Da griffen ihn die Oger und stachen ihm die Augen aus und führten ihn auf die Felsfestung de Paré. Und dort musste er in den Tiefen der Verliese die Winde drehen, die den Ogern das Wasser auf den tausend und tausend Meter hohen Berg Carbo brachte. Tage um Tage, Wochen und Wochen arbeitete er dort in seiner eigenen Finsternis bei Wasser und Brot. Doch sein Haar begann wieder zu sprießen.
Als aber die Oger sich auf der Felsfeste versammelten, um zusammen mit dem Kaotier bei Menschenfleisch und Menschenblut den baldigen Sieg über die Menschen zu feiern, sprach Kälest: „Lasst Bertram holen, damit er seine Späße für uns treibe und uns belustigt“. Da holten Sie Bertram aus dem Verlies und stellten ihn in den Thronsaal. Die Burg war aber voller Oger und die Grünhäute standen auf der Brüstung, um den Späßen von Bertram, ihrem einstigen Feind beizuwohnen.

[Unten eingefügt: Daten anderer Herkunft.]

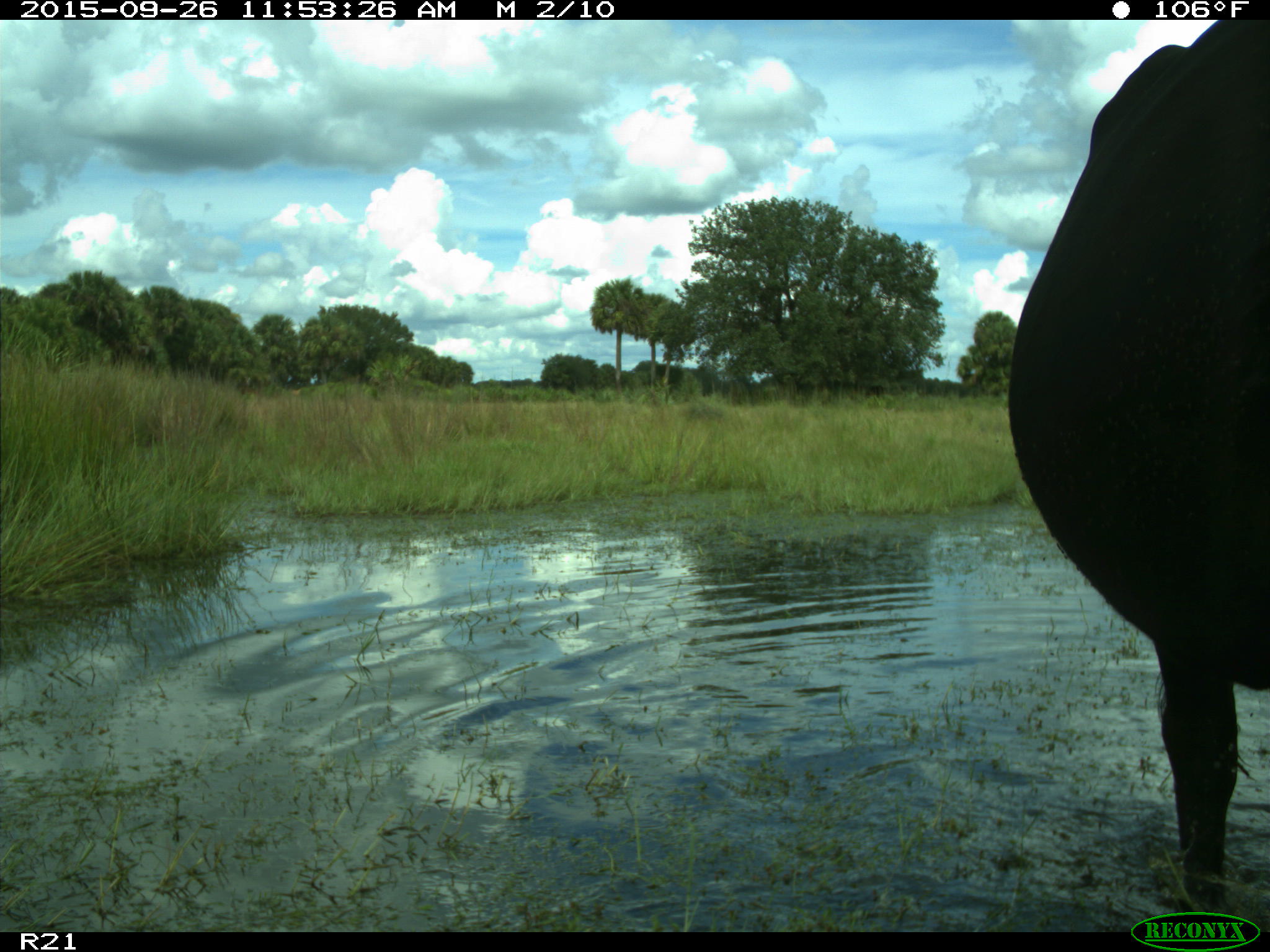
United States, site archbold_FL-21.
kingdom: Animalia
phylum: Chordata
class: Mammalia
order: Artiodactyla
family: Bovidae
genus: Bos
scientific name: Bos taurus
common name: domestic cow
Bos taurus (domestic cow).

Bertram aber rief den Eynen an. „Herr, Herr denke an mich und gebe mir Kraft, damit ich mich noch einmal für den Verlust meiner Augen und den Verrat an mir rächen kann.“ Und er stellte sich zu Fusse des Berges Carbo und umschloss die beiden Säulen, auf dem der Höhenzug ruhte, stemmte sich gegen sie und sprach: „Ich will sterben mit den Ogern“ Und da neigte er sich mit aller Kraft gegen den Fels und brach diesen aus der Erde hinaus und hob ihn auf seine Schultern und sprach: „Dir Eyner habe ich gedient und dir Eyner will ich dienen. Im Leben, wie im Tod. Doch dir Kälest werde ich deinen Verrat verzeihen, denn war ich es, der deine Not und Schwächen nicht erkannt und dir nicht helfen konnte.“
Und mit der letzten Kraft, die ihm geblieben war, warf er den Fels ins Meer vor die Stadt Lex Port, auf dass dort nur noch ein kleiner Teil aus dem Meere hinausschaute. Dabei starben mehr Oger in Bertrams Tod, als die in seinem Leben starben.
Und ein Engel stieg vom Himmel herab und hob den Leibe Bertrams auf und brachte ihn auf die Ogerinsel, auf dass er dort den wenigen lebenden Ogern ein mahnendes Zeichen war. Und die wenigen Oger, die auf der Insel vor Lex Port ihren Untergang überlebten, meiden bis heute die eine Hälfte der Insel, auf der der Gesandte des Eynen sein Grabe fand.